Réveiller une loi de 1933, aboli dans la poussée de déréglementation des années 1990, pour mieux réguler les géants bancaires ? Aux Etats-Unis, à l'heure où des banques comme JP Morgan négocient à coups de dizaines de milliards de dollars d'amendes pour échapper aux poursuites dans l'apès crise des subprime, le débat monte au Congrès pour ressusciter le "Glass Steagall Act", un texte vieux de 80 ans, qui cloisonnait banques de détail et banques d'investissement, afin de renforcer la stabilité financière.

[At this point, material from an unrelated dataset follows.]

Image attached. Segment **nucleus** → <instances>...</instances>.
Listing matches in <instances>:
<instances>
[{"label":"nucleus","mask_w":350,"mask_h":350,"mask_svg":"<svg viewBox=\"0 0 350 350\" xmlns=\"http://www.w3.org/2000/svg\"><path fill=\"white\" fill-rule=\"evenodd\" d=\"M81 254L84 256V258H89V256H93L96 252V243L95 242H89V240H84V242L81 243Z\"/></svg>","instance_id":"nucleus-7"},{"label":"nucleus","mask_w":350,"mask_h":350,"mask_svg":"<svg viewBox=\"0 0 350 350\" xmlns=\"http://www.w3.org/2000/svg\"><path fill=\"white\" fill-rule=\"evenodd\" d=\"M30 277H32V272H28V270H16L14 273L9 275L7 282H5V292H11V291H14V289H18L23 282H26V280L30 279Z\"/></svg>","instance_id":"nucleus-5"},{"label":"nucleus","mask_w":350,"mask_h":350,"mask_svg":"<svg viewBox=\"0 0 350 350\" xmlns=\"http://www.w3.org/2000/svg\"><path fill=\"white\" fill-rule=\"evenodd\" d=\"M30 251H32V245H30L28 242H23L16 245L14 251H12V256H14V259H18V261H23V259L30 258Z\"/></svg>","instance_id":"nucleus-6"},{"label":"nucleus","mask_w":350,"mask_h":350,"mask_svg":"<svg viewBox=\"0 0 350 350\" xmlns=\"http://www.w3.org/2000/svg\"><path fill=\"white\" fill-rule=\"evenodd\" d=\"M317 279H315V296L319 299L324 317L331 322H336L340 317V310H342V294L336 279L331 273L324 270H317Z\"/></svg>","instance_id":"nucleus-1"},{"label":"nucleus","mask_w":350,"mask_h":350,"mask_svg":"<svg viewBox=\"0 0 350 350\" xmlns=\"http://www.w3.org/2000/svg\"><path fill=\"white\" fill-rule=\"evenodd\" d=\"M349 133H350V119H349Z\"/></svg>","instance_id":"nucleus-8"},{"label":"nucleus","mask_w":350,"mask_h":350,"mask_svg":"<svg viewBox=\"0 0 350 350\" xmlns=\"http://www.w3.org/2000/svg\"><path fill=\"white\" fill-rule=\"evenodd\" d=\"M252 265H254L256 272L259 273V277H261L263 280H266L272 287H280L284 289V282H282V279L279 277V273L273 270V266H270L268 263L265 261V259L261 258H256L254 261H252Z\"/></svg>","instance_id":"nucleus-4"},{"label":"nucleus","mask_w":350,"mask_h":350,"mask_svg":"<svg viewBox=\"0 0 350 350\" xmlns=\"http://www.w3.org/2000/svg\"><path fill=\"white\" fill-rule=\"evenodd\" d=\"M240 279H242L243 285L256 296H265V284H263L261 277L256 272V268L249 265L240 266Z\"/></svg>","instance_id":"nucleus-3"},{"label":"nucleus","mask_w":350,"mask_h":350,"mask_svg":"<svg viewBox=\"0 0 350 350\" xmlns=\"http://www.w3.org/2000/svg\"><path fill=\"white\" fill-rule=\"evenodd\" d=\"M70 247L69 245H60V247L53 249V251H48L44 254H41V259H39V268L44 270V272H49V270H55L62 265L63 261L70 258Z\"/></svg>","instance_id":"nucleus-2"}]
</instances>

Adopté dans le sillage du krach de 1929, le "Glass-Steagall Act" interdisait aux banques d'épargne, dont les dépôts sont assurés par l'Etat, de se livrer à des activités spéculatives ou d'assurance et d'émettre des titres financiers.

Cette législation a tenu pendant plus d'un demi-siècle avant d'être abrogée en 1999 en pleine période d'euphorie économique. L'administration Clinton avait alors défendu une modernisation "historique" qui a, pour certains, ouvert la voie aux géants bancaires menaçant aujourd'hui la stabilité financière.

"Ces grandes institutions financières ont pris leurs activités risquées de Wall Street et votre épargne, ont tout mis ensemble et c'est ce qui a en partie (...) mené au crash" de 2008, assurait récemment la sénatrice démocrate Elizabeth Warren, bête noire de Wall Street, sur la chaîne MSNBC.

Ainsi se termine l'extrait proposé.